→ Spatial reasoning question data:
>> Start

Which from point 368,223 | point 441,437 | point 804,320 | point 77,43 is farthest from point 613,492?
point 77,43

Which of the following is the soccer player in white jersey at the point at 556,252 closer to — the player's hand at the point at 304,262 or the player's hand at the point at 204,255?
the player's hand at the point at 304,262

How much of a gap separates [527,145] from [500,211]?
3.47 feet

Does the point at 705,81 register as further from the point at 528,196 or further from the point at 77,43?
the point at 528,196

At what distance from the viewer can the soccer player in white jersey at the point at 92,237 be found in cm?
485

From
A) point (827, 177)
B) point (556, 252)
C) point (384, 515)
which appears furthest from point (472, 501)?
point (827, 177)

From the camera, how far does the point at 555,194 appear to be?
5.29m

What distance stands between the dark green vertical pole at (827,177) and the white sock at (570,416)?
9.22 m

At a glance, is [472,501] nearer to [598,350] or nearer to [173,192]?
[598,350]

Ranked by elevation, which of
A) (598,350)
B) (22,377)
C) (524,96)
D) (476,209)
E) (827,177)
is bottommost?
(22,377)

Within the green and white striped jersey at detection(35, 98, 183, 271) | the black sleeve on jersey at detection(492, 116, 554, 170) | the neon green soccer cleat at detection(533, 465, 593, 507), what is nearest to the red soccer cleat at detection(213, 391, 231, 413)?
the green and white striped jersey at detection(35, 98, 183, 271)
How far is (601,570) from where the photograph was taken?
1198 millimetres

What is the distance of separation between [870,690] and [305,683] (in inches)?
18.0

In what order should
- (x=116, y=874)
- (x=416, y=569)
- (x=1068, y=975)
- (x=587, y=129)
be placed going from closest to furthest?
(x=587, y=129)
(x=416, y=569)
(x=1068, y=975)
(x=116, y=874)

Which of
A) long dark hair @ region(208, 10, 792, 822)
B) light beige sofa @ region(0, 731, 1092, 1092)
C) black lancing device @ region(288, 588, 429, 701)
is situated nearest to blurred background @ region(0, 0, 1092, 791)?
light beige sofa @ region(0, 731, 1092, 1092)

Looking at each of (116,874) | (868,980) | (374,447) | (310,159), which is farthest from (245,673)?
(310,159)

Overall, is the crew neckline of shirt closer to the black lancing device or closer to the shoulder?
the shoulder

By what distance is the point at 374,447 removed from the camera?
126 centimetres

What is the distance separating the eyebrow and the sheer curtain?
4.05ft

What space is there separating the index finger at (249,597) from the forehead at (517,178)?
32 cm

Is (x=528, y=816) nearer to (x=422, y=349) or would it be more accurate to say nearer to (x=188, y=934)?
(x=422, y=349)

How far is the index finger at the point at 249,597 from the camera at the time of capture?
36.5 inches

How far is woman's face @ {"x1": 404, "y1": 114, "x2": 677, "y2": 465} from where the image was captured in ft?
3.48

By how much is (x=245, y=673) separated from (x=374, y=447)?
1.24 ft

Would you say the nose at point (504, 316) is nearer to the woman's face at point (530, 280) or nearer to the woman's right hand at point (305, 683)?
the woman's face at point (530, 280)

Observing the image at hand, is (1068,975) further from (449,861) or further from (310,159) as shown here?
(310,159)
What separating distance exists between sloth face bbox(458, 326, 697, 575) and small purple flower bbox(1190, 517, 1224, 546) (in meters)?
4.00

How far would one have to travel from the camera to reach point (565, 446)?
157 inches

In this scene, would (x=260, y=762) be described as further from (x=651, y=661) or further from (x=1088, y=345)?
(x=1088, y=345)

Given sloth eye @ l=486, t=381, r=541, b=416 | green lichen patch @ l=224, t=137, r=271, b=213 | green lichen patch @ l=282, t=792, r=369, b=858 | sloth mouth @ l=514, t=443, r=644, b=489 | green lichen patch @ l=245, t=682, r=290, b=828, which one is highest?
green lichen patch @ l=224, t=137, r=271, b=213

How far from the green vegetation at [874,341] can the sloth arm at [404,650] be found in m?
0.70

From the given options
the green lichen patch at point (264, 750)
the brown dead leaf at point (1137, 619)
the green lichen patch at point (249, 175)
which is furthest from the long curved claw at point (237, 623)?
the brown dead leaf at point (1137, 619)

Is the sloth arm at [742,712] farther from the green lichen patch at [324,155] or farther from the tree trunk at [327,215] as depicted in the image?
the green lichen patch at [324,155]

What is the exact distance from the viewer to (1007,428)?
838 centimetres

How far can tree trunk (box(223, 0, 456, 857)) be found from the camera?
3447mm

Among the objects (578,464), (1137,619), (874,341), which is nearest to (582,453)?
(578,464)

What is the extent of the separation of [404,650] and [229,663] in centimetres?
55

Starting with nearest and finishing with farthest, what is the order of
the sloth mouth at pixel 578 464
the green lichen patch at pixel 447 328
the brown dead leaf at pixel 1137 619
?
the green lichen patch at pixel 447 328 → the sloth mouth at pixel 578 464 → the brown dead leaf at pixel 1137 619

>> End

→ Task prompt:
Give an exact copy of all the data shown above.

→ Exercise answer:
Which from point 368,223 | point 441,437 | point 804,320 | point 77,43 is farthest from point 613,492?
point 77,43

Which of the following is the soccer player in white jersey at the point at 556,252 closer to — the player's hand at the point at 304,262 or the player's hand at the point at 204,255?
the player's hand at the point at 304,262

How much of a gap separates [527,145] from [500,211]?
3.47 feet

Does the point at 705,81 register as further from the point at 528,196 or further from the point at 77,43?
the point at 528,196

At what distance from the viewer can the soccer player in white jersey at the point at 92,237 be found in cm?
485

From
A) point (827, 177)
B) point (556, 252)
C) point (384, 515)
which appears furthest from point (472, 501)?
point (827, 177)

From the camera, how far does the point at 555,194 appear to be?
5.29m

What distance stands between the dark green vertical pole at (827,177) and the white sock at (570,416)?
9.22 m

At a glance, is [472,501] nearer to [598,350] or nearer to [173,192]?
[598,350]

Ranked by elevation, which of
A) (598,350)
B) (22,377)
C) (524,96)
D) (476,209)
E) (827,177)
is bottommost?
(22,377)

Within the green and white striped jersey at detection(35, 98, 183, 271) | the black sleeve on jersey at detection(492, 116, 554, 170) | the neon green soccer cleat at detection(533, 465, 593, 507), what is nearest to the red soccer cleat at detection(213, 391, 231, 413)?
the green and white striped jersey at detection(35, 98, 183, 271)
How far is (601,570) from where the photograph was taken?
1198 millimetres

What is the distance of separation between [870,690] and [305,683] (in inches)?
18.0

In what order should
- (x=116, y=874)
- (x=416, y=569)
- (x=1068, y=975)
- (x=587, y=129)
be placed going from closest to furthest?
(x=587, y=129)
(x=416, y=569)
(x=1068, y=975)
(x=116, y=874)

Which of
A) long dark hair @ region(208, 10, 792, 822)
B) light beige sofa @ region(0, 731, 1092, 1092)
C) black lancing device @ region(288, 588, 429, 701)
is situated nearest to blurred background @ region(0, 0, 1092, 791)?
light beige sofa @ region(0, 731, 1092, 1092)

Looking at each of (116,874) | (868,980) | (374,447) | (310,159), which is farthest from (245,673)?
(310,159)

Overall, is the crew neckline of shirt closer to the black lancing device or closer to the shoulder?
the shoulder

By what distance is the point at 374,447 removed from the camera?
126 centimetres

What is the distance separating the eyebrow and the sheer curtain?
4.05ft

What space is there separating the index finger at (249,597) from the forehead at (517,178)?
32 cm

Is (x=528, y=816) nearer to (x=422, y=349) or would it be more accurate to say nearer to (x=188, y=934)?
(x=422, y=349)

How far is the index finger at the point at 249,597 from the camera at the time of capture?
36.5 inches

How far is woman's face @ {"x1": 404, "y1": 114, "x2": 677, "y2": 465} from where the image was captured in ft?
3.48

By how much is (x=245, y=673) separated from (x=374, y=447)?
1.24 ft

Would you say the nose at point (504, 316) is nearer to the woman's face at point (530, 280) or nearer to the woman's right hand at point (305, 683)?
the woman's face at point (530, 280)

Observing the image at hand, is (1068,975) further from (449,861) or further from (310,159) as shown here?
(310,159)
What separating distance exists between sloth face bbox(458, 326, 697, 575) and small purple flower bbox(1190, 517, 1224, 546) (in meters)?
4.00

How far would one have to travel from the camera to reach point (565, 446)?
157 inches

In this scene, would (x=260, y=762) be described as further from (x=651, y=661) or further from (x=1088, y=345)?
(x=1088, y=345)

Given sloth eye @ l=486, t=381, r=541, b=416 | green lichen patch @ l=224, t=137, r=271, b=213 | green lichen patch @ l=282, t=792, r=369, b=858 | sloth mouth @ l=514, t=443, r=644, b=489 | green lichen patch @ l=245, t=682, r=290, b=828, which one is highest?
green lichen patch @ l=224, t=137, r=271, b=213

How far from the green vegetation at [874,341] can the sloth arm at [404,650] be found in m?
0.70

From the given options
the green lichen patch at point (264, 750)
the brown dead leaf at point (1137, 619)
the green lichen patch at point (249, 175)
which is furthest from the long curved claw at point (237, 623)?
the brown dead leaf at point (1137, 619)

Is the sloth arm at [742,712] farther from the green lichen patch at [324,155] or farther from the tree trunk at [327,215] as depicted in the image?
the green lichen patch at [324,155]

What is the exact distance from the viewer to (1007,428)?
838 centimetres

How far can tree trunk (box(223, 0, 456, 857)) be found from the camera?
3447mm

Among the objects (578,464), (1137,619), (874,341), which is nearest to (582,453)?
(578,464)

What is the extent of the separation of [404,650] and [229,663] in centimetres?
55

Starting with nearest and finishing with farthest, what is the order of
the sloth mouth at pixel 578 464
the green lichen patch at pixel 447 328
the brown dead leaf at pixel 1137 619
?
the green lichen patch at pixel 447 328 → the sloth mouth at pixel 578 464 → the brown dead leaf at pixel 1137 619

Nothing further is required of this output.